Landkreis Holzminden (red). Die Regionalmarke „Echt!“ der Solling-Vogler-Region wächst weiter: Fünf neue Betriebe wurden jetzt ausgezeichnet. Damit zählt die Regionalmarke „Echt!“ inzwischen 63 Mitglieder und steht für regionale Qualität, kurze Wege und Heimatverbundenheit.

Wesermost: Junge Gründer, regionale Früchte, neue Ideen

Zu den neuen Mitgliedern gehört die Wesermost UG aus Ottenstein. Hinter dem Betrieb stehen Jannes Lange, Christoph Schaper und Julius Reiner, die gemeinsam mit ihren Familien regionales Obst zu besonderen Getränken veredeln. Zertifiziert wurden unter anderem Apfelcider, Birne-Zimt-Likör und Apfel-Kirsch-Secco.

Besonders ist dabei nicht nur das Sortiment, sondern auch die Haltung dahinter: Die Früchte stammen aus der Region, verarbeitet wird vor Ort und auch alte Obstsorten spielen eine wichtige Rolle. Die „Echt!“-Urkunde wurde den Gründern im Rahmen des Sound of Wine Festivals von Sebastian Rode, Samtgemeindebürgermeister der Samtgemeinde Bodenwerder-Polle, überreicht.

Im Rahmen des Sound of Wine Festivals nahmen Jannes Lange, Christoph Schaper und Julius Reiner von der Wesermost UG ihre Echt!-Urkunde von Bürgermeister der Samtgemeinde Bodenwerder-Polle Sebastian Rode entgegen.
Neue Zertifizierung für besondere Imkereiprodukte

Bereits seit 2014 ist die Ökologische Imkerei Oberweser von Berthold Schrimpf aus Uslar-Fürstenhagen Teil der Regionalmarke. Neu zertifiziert wurden dort weitere Spezialitäten: Bioland-Apfel-Quitten-Honigweinbrand, Bio-Johannisbeer-Honigwein und ein Bioland-Essig-Aperitif. Damit wächst auch innerhalb bestehender Mitgliedsbetriebe das Angebot regional ausgezeichneter Produkte weiter.

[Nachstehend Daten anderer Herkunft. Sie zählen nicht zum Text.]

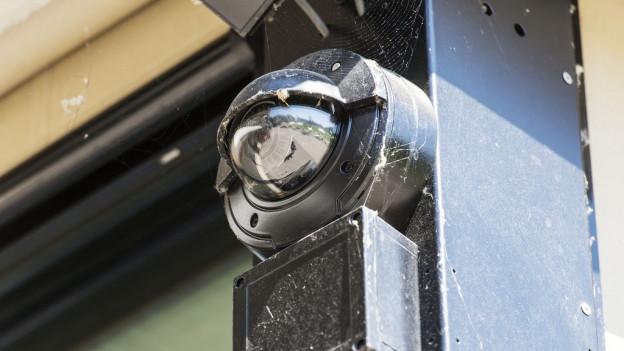Videokamera an Stahlträger.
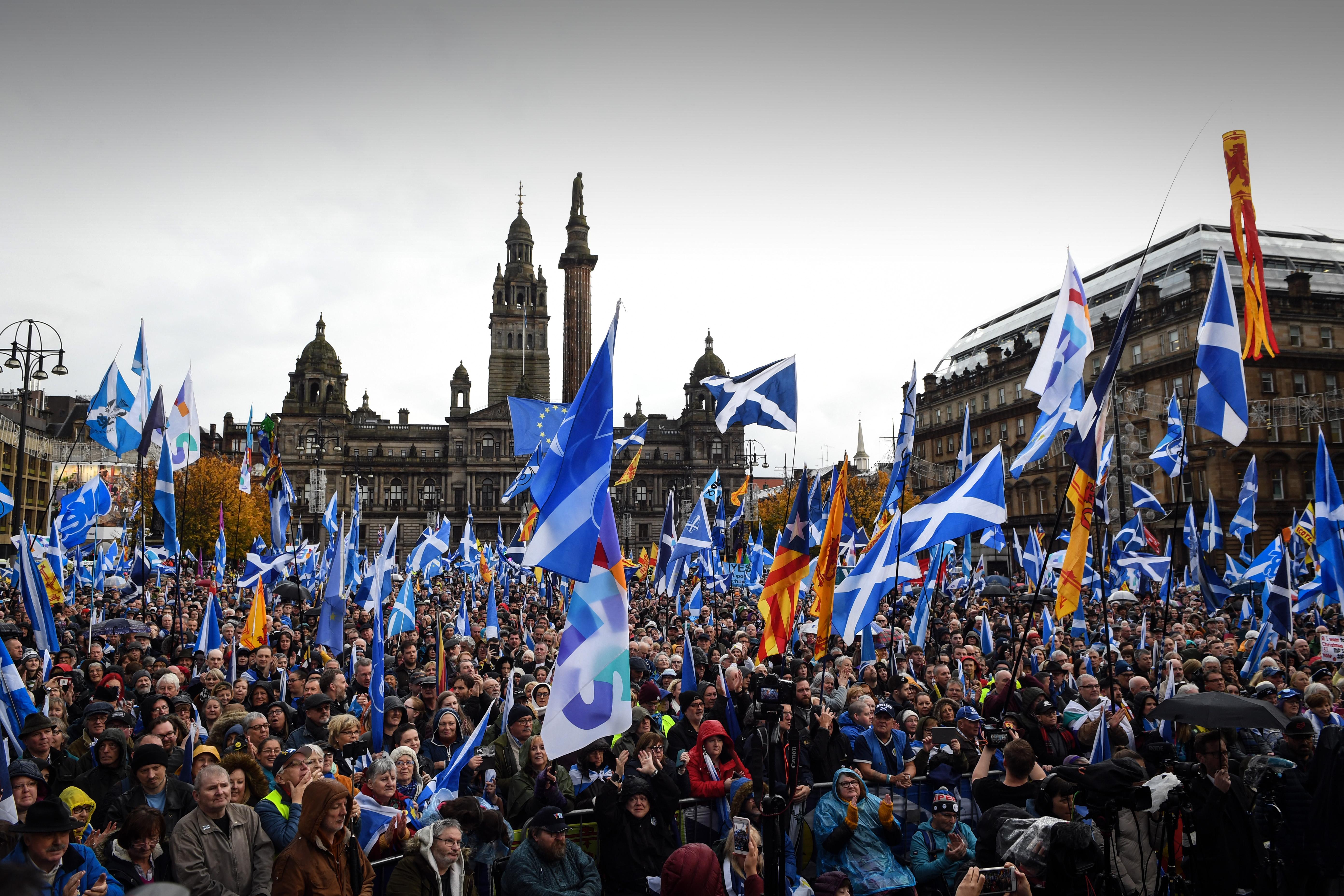 Tízezrek tüntettek a skót függetlenségért Glasgowban
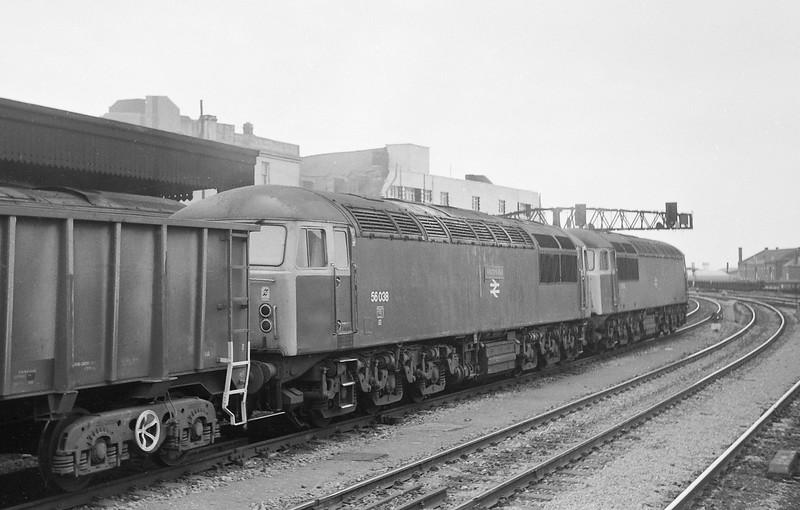 56052/56038, Port Talbot-Llanwern Steelworks, Cardiff Central, 11-3-86.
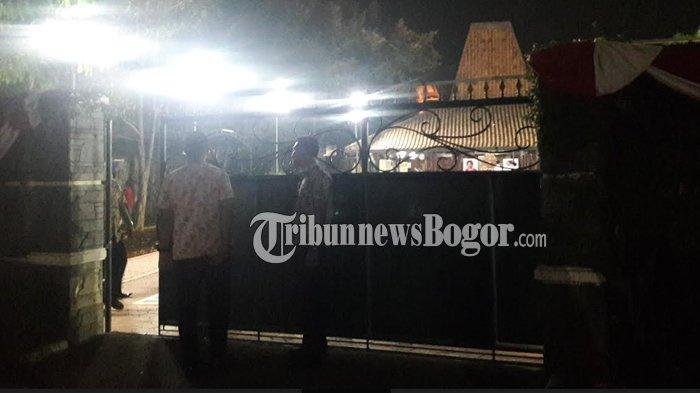 Ibunda SBY Meninggal Dunia, Pelayat Mulai Berdatangan ke Puri Cikeas Bogor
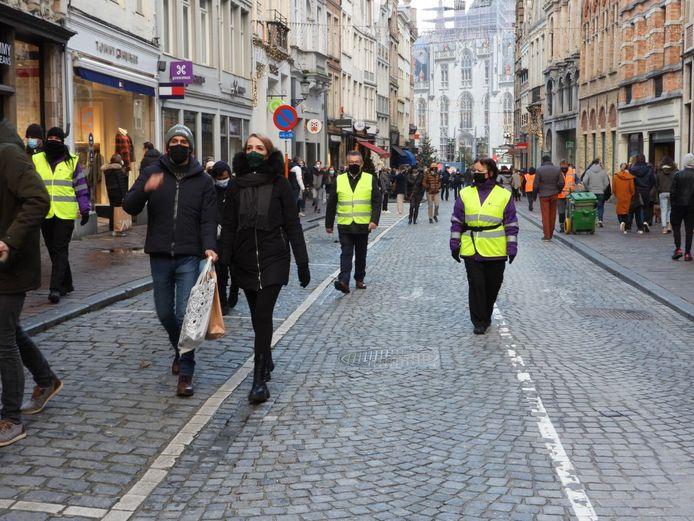 De gemeenschapswachten op stap in Brugge, met links Nathalie Vermeulen en rechts Bea Dombrecht. Burgemeester Dirk De fauw (midden) kwam hun werk bekijken.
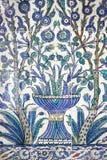 Mattonelle dipinte nell'harem di Topkapi di Costantinopoli Immagine Stock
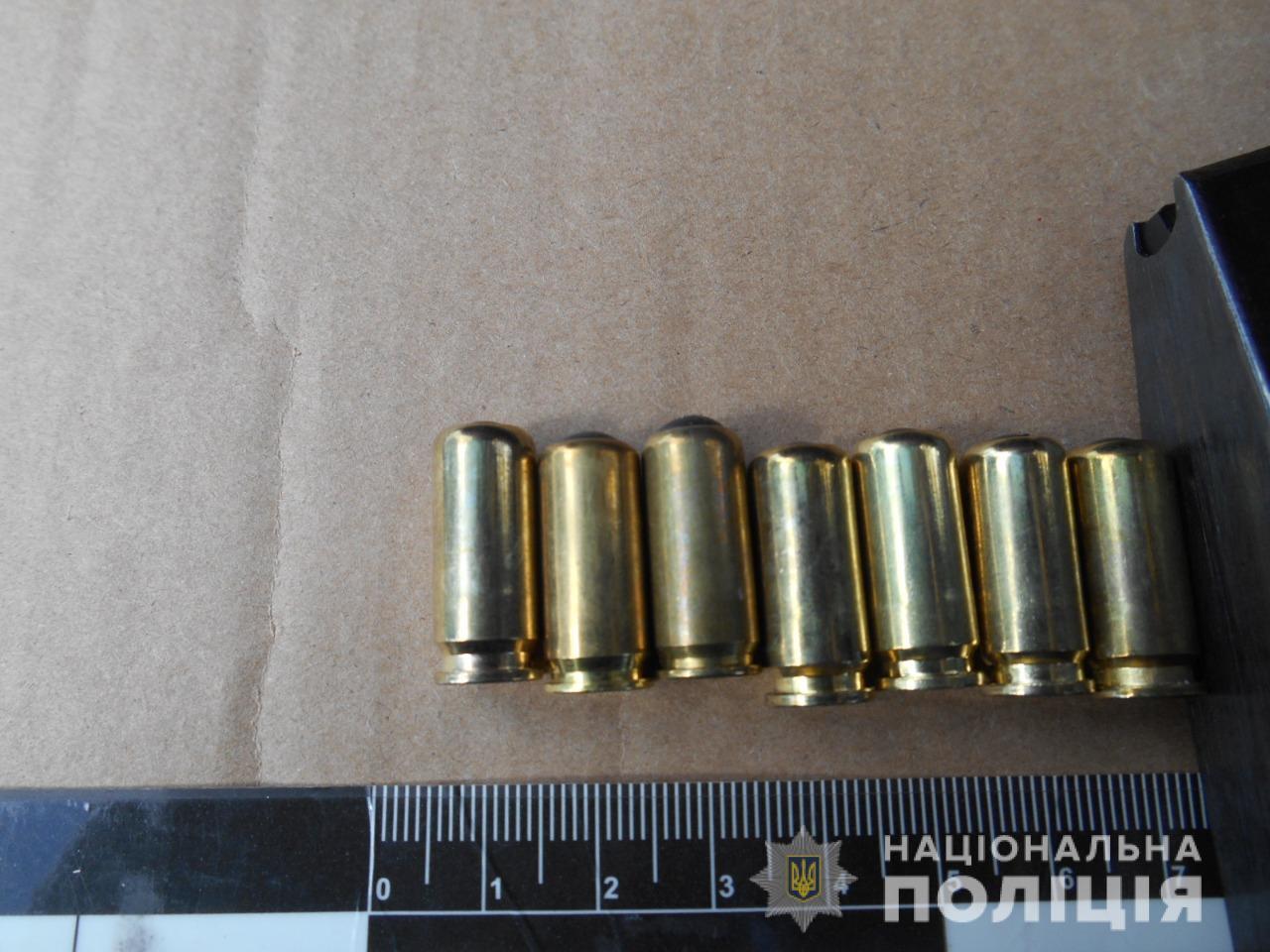 У водителя БМВ изъяли два пистолета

Timmermanns Hof erhält Auszeichnung

Ebenfalls ausgezeichnet wurde der Ferienbauernhof Timmermanns Hof in Ottenstein-Lichtenhagen. Der traditionsreiche Familienbetrieb steht für Urlaub auf dem Bauernhof und ein naturnahes Hofleben mit Tieren, Weitläufigkeit und direktem Kontakt zur Landwirtschaft. Mit dem „Echt!“-Siegel ausgezeichnet wurden die Freilandeier und Freilandhähnchen des Hofes.

Für ihre Freilandeier und Freilandhähnchen wurde Timmermanns Hof in Ottenstein-Lichtenhagen mit der Regionalmarke Echt! ausgezeichnet. Die Urkunde überreichten Samtgemeindebürgermeister Bodenwerder-Polle Sebastian Rode und Bürgermeisterin Ottenstein Diana Lönnecker.
Gastronomie setzt auf Regionalität

Auch in der Gastronomie wächst die Regionalmarke weiter. Das familiengeführte Gasthaus „Zum Lindenwirt“ in Wesertal-Weißehütte wurde für seine hausgemachte Kartoffelpfanne mit dem „Echt!“-Siegel ausgezeichnet.

Die Kartoffelpfanne steht für echte Regionalität: Kartoffeln aus eigenem Anbau und Freilandeier aus der Gemeinde, geliefert vom Fährhof Lippoldsberg, bilden die Grundlage des Gerichts – frisch, nah und authentisch aus dem Wesertal. Das Landgasthaus liegt direkt am Radweg R1 und nur rund 300 Meter von der Weser entfernt – ein beliebter Ausgangspunkt für Radfahrerinnen und Radfahrer, Wanderinnen und Wanderer sowie Kanufahrerinnen und Kanufahrer.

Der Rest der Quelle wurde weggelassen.